Start SUPPLIED INFORMATION

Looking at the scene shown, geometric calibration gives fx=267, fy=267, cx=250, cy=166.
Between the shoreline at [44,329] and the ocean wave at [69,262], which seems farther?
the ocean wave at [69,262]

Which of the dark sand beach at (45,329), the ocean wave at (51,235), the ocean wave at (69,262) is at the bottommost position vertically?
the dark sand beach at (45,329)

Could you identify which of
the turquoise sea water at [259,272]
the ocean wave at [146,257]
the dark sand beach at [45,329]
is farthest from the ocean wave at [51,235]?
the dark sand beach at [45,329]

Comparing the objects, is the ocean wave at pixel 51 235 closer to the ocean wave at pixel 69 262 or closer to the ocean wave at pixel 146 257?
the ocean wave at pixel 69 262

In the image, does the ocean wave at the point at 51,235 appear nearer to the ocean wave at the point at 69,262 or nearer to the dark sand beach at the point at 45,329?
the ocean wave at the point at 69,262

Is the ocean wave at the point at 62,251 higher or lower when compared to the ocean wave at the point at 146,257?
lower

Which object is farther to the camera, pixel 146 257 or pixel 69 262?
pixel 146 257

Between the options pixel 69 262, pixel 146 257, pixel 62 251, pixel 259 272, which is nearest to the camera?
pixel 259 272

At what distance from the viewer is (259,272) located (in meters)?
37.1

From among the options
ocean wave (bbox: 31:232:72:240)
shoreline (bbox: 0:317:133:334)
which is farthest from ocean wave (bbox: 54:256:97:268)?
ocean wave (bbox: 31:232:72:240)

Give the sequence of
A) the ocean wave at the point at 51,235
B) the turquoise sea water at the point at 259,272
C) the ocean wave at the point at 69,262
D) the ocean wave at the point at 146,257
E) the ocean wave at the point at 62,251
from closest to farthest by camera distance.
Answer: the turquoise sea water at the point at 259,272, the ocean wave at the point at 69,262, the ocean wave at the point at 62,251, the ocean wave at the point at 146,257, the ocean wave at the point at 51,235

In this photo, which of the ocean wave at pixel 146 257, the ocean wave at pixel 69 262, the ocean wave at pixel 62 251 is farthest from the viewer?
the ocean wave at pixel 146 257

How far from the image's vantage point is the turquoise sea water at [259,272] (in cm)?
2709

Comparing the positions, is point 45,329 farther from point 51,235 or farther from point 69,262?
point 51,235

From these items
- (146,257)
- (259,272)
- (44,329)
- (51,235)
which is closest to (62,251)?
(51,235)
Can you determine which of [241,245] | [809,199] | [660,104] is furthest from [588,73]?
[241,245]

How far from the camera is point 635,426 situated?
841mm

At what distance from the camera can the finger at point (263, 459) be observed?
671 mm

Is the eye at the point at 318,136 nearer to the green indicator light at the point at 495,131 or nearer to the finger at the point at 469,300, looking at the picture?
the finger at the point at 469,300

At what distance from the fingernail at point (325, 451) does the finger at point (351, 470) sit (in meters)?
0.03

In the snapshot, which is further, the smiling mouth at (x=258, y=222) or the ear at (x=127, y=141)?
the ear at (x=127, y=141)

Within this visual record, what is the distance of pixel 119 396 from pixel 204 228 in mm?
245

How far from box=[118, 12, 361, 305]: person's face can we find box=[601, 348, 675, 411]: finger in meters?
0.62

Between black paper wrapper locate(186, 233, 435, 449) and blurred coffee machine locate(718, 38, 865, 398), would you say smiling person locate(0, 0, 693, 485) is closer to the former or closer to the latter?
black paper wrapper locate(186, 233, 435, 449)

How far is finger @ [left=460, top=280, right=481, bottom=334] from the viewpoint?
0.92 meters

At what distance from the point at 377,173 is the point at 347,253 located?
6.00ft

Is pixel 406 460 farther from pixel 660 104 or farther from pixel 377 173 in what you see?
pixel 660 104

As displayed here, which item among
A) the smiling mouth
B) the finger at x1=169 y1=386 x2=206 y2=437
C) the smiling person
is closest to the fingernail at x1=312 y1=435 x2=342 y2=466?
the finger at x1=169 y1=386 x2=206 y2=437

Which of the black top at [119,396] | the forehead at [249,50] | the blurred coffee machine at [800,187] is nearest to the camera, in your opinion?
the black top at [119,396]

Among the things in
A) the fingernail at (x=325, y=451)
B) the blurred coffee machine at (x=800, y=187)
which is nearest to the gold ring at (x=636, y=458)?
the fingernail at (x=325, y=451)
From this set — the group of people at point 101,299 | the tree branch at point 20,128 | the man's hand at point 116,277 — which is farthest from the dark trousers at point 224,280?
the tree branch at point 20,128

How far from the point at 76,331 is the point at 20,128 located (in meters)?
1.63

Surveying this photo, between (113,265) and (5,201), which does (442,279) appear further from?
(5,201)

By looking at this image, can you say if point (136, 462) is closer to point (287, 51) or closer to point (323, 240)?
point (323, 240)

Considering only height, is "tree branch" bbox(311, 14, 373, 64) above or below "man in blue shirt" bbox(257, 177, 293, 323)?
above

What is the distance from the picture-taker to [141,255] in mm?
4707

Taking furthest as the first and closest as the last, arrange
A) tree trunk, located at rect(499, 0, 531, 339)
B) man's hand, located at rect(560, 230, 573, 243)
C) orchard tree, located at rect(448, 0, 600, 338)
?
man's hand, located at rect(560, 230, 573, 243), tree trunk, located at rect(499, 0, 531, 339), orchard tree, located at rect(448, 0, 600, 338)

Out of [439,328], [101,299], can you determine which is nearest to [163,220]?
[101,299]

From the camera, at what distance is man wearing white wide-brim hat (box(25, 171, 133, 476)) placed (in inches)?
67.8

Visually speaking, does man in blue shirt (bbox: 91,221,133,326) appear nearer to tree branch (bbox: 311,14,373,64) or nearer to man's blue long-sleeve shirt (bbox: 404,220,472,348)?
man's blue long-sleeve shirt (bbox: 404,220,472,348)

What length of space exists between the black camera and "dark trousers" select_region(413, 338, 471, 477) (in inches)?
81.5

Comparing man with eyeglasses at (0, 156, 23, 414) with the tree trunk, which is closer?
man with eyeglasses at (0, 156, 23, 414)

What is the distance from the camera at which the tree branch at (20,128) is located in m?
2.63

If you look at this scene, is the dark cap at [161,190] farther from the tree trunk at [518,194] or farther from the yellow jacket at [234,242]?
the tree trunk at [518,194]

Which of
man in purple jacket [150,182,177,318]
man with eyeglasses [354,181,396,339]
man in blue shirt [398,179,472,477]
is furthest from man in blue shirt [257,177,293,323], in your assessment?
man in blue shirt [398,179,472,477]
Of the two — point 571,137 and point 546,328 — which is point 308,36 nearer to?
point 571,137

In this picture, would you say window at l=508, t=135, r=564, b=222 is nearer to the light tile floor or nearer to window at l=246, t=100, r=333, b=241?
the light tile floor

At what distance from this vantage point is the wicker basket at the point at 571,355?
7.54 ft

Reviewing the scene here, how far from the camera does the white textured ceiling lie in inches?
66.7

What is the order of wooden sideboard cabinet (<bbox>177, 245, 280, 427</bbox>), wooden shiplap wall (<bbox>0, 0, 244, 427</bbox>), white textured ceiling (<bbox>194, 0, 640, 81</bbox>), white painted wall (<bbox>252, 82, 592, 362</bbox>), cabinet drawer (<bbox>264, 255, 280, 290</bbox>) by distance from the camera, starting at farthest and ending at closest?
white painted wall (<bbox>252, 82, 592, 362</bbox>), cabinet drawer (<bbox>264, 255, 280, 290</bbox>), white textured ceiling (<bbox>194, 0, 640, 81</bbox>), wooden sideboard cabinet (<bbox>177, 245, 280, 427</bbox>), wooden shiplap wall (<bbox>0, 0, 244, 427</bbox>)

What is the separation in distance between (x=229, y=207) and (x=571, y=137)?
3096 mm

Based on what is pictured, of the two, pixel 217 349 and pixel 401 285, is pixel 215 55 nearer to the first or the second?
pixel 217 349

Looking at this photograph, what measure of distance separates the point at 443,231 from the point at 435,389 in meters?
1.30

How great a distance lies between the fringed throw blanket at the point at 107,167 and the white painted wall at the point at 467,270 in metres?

End SUPPLIED INFORMATION

All lines from the line containing "Of the two —" through the end of the listing above are to be duplicated exactly; include both ends and nothing further.

REPLY –
Of the two — point 571,137 and point 546,328 — which is point 308,36 nearer to?
point 571,137

In this picture, would you say window at l=508, t=135, r=564, b=222 is nearer to the light tile floor or nearer to window at l=246, t=100, r=333, b=241?
the light tile floor

At what distance from this vantage point is the wicker basket at the point at 571,355?
7.54 ft

Reviewing the scene here, how far from the camera does the white textured ceiling lie in inches?
66.7

What is the order of wooden sideboard cabinet (<bbox>177, 245, 280, 427</bbox>), wooden shiplap wall (<bbox>0, 0, 244, 427</bbox>), white textured ceiling (<bbox>194, 0, 640, 81</bbox>), white painted wall (<bbox>252, 82, 592, 362</bbox>), cabinet drawer (<bbox>264, 255, 280, 290</bbox>) by distance from the camera, starting at farthest and ending at closest?
white painted wall (<bbox>252, 82, 592, 362</bbox>), cabinet drawer (<bbox>264, 255, 280, 290</bbox>), white textured ceiling (<bbox>194, 0, 640, 81</bbox>), wooden sideboard cabinet (<bbox>177, 245, 280, 427</bbox>), wooden shiplap wall (<bbox>0, 0, 244, 427</bbox>)

What is the separation in distance between (x=229, y=207) and (x=571, y=137)?
3096 mm

Based on what is pictured, of the two, pixel 217 349 and pixel 401 285, is pixel 215 55 nearer to the first or the second?
pixel 217 349

Looking at this photograph, what measure of distance separates the point at 443,231 from the point at 435,389 in meters?
1.30

How great a distance lies between the fringed throw blanket at the point at 107,167 and the white painted wall at the point at 467,270 in metres?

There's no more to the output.